So what is sustainable housing? The term encapsulates many different aspects of housebuilding, but in its widest sense can perhaps be regarded as housing which puts environmental concerns at the heart of design. But sustainability starts long before houses are designed and constructed. Planning policies contain a brownfield first approach to new development. Building on previously developed or "brownfield" sites has fewer environmental impacts than building on undeveloped or "greenfield" sites. And as brownfield sites are generally found within existing built-up areas, they benefit from proximity to existing facilities, such as schools, shops and public transport, thus cutting down the need to use, or even have, private cars. Utilities will already be in place.
Making efficient use of land is another principle of sustainable development. There is a return to higher density mixed use developments as not only does this reduce the amount of land required, it also means that facilities – shops, schools, employment, open space – will be within walking distance. Developments built around the 20-minute neighbourhood, such as Chapelton and Countesswells, are less car-dependent and have health, sociability and community benefits as well as reducing carbon emissions.
New regulations are being brought forward which will require all new homes consented from 2024 to use zero direct emissions heating. Zero or very near zero emissions heating in existing homes will be required between 2025 and 2045.
Alternatives to gas central heating include heat pumps; district heating networks; hydrogen boilers; and electric radiators.
Heat pumps absorb natural heat which can then be used to warm homes and water. The three main types are: ground-source; air-to-water; and air-to air. They are installed individually in houses. Heat networks supply heat from a central source, such as a combined heat and power plant and distribute it through underground pipes. There is no need for boilers within each property.
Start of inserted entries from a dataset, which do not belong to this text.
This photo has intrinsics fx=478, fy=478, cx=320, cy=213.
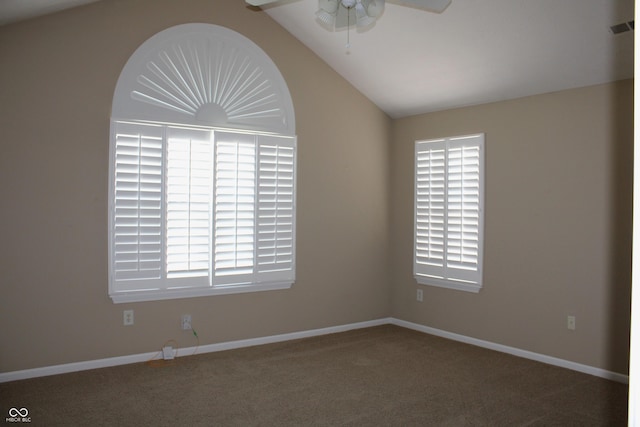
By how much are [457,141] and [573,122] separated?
1.11m

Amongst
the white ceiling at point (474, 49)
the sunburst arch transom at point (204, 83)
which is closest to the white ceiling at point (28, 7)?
the sunburst arch transom at point (204, 83)

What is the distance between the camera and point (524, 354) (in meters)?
4.29

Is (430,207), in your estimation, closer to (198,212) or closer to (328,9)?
(198,212)

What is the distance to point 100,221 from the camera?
3842 mm

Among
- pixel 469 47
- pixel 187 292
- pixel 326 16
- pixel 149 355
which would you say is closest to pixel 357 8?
pixel 326 16

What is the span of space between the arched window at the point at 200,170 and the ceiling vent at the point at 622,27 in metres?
2.79

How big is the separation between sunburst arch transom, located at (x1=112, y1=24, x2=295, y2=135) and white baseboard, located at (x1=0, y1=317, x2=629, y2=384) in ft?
6.58

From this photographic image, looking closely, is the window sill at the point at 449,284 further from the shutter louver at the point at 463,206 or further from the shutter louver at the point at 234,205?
the shutter louver at the point at 234,205

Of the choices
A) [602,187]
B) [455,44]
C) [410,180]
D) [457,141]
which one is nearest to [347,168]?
[410,180]

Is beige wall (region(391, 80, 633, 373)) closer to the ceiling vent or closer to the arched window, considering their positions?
the ceiling vent

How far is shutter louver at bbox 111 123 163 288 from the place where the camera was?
3.90 metres

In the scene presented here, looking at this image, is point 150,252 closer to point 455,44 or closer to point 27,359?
point 27,359

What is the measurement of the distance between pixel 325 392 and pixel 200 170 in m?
2.18

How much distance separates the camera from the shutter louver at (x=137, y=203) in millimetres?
3902
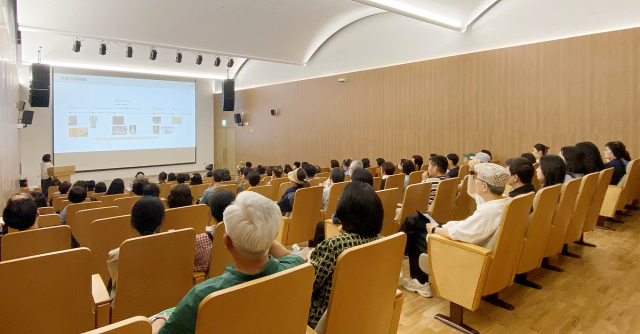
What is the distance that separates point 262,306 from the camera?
3.99ft

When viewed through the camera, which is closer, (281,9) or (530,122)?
(530,122)

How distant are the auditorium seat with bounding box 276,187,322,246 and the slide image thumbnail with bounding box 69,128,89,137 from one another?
10581 mm

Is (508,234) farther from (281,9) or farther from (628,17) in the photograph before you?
(281,9)

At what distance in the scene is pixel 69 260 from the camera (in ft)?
5.58

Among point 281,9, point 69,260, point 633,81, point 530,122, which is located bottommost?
point 69,260

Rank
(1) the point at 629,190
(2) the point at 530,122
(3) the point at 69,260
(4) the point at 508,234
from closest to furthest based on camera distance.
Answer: (3) the point at 69,260, (4) the point at 508,234, (1) the point at 629,190, (2) the point at 530,122

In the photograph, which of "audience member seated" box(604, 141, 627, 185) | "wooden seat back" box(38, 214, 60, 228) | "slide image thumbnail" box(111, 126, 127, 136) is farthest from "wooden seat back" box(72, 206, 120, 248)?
"slide image thumbnail" box(111, 126, 127, 136)

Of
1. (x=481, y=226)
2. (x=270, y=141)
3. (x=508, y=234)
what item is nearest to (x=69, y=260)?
(x=481, y=226)

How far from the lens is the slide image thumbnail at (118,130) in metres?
12.3

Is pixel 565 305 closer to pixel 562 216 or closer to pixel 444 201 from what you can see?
pixel 562 216

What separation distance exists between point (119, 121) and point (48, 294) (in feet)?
39.9

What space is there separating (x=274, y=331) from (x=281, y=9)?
28.7 ft

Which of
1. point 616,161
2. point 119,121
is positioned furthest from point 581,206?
point 119,121

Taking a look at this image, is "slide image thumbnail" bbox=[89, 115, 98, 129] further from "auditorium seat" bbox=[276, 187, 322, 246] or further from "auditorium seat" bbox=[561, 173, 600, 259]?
"auditorium seat" bbox=[561, 173, 600, 259]
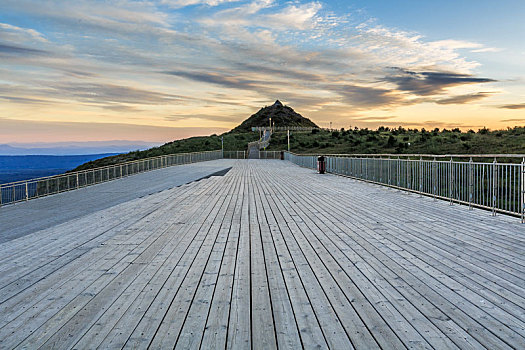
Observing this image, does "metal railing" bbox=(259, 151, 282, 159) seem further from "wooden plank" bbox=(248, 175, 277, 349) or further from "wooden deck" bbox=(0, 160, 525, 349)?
A: "wooden plank" bbox=(248, 175, 277, 349)

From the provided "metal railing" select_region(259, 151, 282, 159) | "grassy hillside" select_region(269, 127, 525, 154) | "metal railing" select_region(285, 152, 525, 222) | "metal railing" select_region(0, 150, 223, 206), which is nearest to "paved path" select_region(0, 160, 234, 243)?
"metal railing" select_region(0, 150, 223, 206)

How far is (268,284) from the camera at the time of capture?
389 cm

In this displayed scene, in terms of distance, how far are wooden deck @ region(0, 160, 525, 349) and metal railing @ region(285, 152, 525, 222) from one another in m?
0.91

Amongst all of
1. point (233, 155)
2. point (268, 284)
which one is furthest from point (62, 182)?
point (233, 155)

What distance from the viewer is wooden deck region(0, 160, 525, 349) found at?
2.78 meters

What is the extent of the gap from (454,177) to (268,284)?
9.07 meters

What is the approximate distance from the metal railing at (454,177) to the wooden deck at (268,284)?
91 cm

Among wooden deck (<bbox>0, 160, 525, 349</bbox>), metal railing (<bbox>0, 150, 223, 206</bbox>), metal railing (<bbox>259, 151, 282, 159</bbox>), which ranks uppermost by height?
metal railing (<bbox>259, 151, 282, 159</bbox>)

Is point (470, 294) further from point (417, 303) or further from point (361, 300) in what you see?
point (361, 300)

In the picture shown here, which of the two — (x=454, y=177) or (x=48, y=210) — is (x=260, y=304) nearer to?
(x=48, y=210)

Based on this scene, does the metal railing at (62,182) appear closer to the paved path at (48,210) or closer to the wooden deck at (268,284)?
the paved path at (48,210)

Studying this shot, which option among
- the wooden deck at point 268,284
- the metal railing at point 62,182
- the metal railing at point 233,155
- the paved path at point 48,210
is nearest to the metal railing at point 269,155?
the metal railing at point 233,155

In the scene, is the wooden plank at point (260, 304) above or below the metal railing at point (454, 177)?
below

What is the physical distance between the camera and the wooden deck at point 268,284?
9.12ft
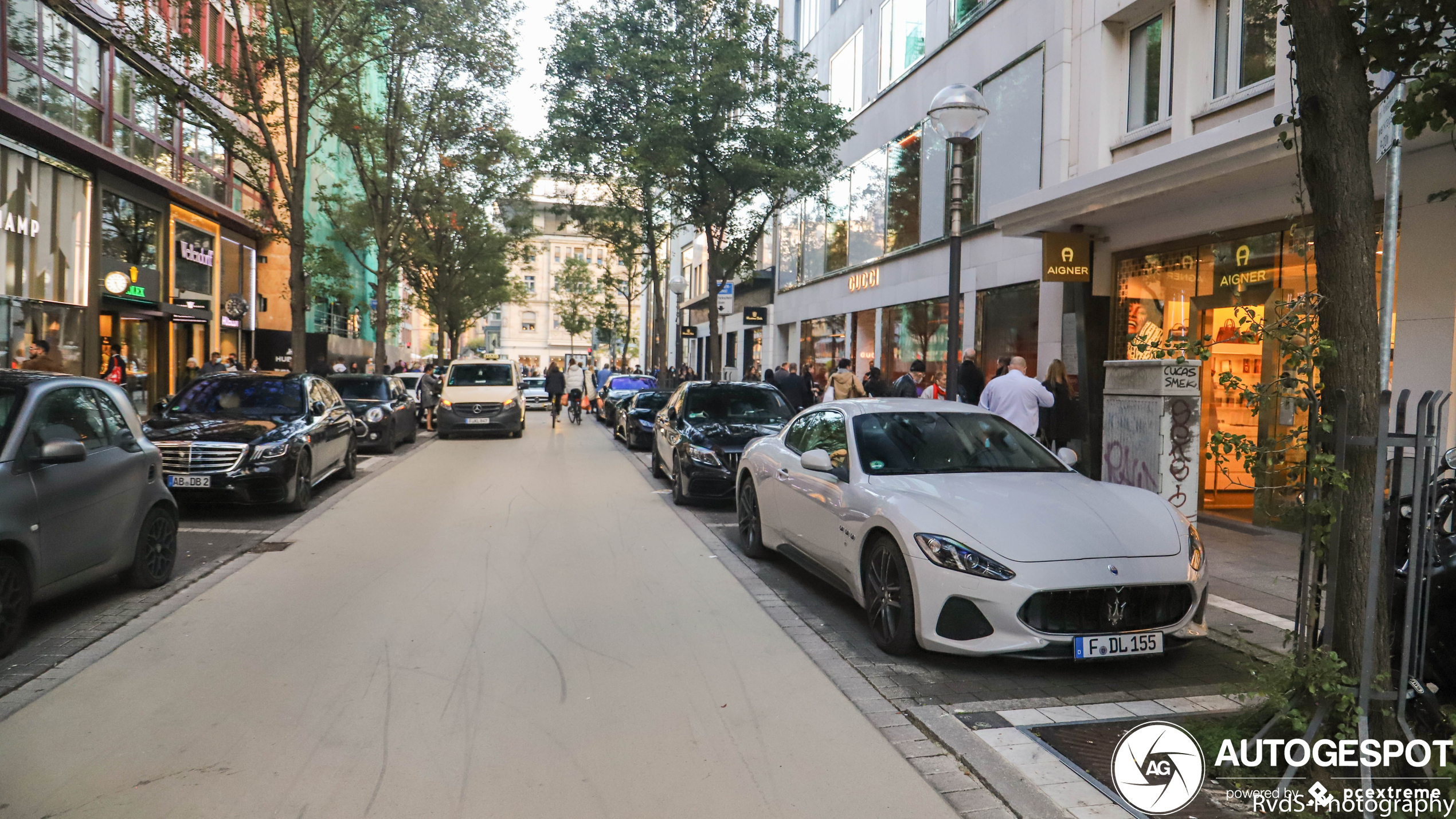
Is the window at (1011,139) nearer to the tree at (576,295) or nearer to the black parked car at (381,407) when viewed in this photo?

They are most effective in high density developments.
The Scottish Government and Scottish Green Party's Shared Policy Programme for this parliamentary session proposes investing at least £400M in heat and energy efficiency projects, including support for zero carbon local and district heat networks, including large scale heat pumps.
The Aberdeen City CHP Network currently provides energy efficient, low cost, low carbon heating in 33 multi-storey blocks, 2 sheltered housing blocks as well as 15 public buildings in the city. The NESS Energy from Waste Project which is due to be operational in 2022 will be connected to a district heat network in East Tullos which will heat homes in the Torry area.
Hydrogen boilers heat the home with both natural gas and pure hydrogen. Existing gas boilers can be converted to hydrogen use. The Aberdeen Hydrogen First Initiative at the Cloverhill development in Bridge of Don will include a pilot scheme incorporating micro-CHP fuel-cell technology into 30 homes.
2.2 million homes in the UK already use electric radiators and smart controls make them an efficient way to control heat requirements and thus reduce energy bills. They are currently perhaps the most likely replacement for gas boilers in existing houses.
Modernising construction of housing is also key to achieving the energy efficiency standards needed to meet the country's net zero targets. The Advanced Industrialised Methods for Construction of Homes Project (which includes north east housebuilders, Stewart Milne Homes and Barratt) has been developing the use of panelised offsite systems tol enable a house to be constructed on-site quicker and cheaper than traditional masonry methods, with improved build quality and reduction in waste.
These and other sustainable measures may save the planet, but they come at a cost to housebuilders and homebuyers. A heat pump costs approximately £5000 more than a gas boiler, yet surveys show that homebuyers are only willing to pay an extra £3000 to have green technologies in their home. The Scottish Government is therefore looking at cash-back and grant schemes for home and building owners who install zero emission heat improvements in their properties.